=== GIVEN DATA ===

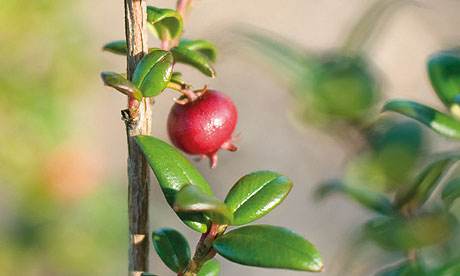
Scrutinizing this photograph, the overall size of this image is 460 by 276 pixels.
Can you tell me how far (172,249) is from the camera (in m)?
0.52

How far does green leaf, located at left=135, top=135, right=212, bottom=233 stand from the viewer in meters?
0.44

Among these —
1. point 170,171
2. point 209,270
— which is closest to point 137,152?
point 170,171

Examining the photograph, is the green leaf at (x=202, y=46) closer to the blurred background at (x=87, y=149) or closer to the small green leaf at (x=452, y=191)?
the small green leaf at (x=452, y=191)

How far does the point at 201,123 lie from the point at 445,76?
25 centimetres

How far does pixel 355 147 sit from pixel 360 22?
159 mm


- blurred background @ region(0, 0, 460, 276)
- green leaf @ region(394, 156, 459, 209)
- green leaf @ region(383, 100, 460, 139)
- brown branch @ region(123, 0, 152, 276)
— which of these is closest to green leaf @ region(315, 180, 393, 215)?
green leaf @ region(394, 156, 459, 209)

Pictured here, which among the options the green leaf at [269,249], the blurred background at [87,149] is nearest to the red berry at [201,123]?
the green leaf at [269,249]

===
=== GIVEN DATA ===

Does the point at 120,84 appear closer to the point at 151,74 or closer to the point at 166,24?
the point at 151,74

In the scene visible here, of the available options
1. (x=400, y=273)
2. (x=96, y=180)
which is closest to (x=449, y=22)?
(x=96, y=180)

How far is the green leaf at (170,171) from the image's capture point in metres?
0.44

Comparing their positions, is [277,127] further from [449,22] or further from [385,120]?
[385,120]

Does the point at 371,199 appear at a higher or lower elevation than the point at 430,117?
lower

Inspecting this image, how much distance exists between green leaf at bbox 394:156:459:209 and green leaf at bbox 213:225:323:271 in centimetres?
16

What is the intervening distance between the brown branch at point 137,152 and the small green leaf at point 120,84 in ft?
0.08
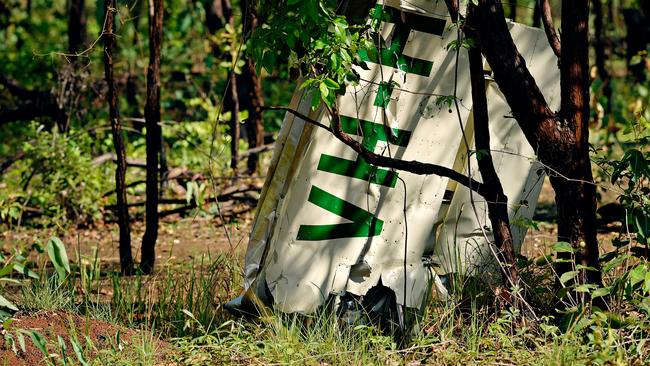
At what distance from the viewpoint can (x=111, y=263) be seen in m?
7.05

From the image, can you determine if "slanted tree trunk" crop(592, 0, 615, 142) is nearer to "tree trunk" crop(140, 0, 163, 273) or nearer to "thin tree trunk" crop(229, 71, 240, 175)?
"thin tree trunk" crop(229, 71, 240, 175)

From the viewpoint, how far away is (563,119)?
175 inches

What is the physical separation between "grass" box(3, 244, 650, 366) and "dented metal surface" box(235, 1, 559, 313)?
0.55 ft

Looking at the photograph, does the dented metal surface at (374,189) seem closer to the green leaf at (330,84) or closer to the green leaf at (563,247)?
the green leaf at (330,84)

===

* _AIM OF THE EXERCISE_: List every line of the material above that contains the string "closest", copying each line in full; treat uppercase and lowercase as different.

* _CORRECT OUTPUT_:
— which is closest to point 137,152?
— which of these is closest to green leaf @ region(315, 180, 393, 215)?
which is closest to (x=449, y=22)?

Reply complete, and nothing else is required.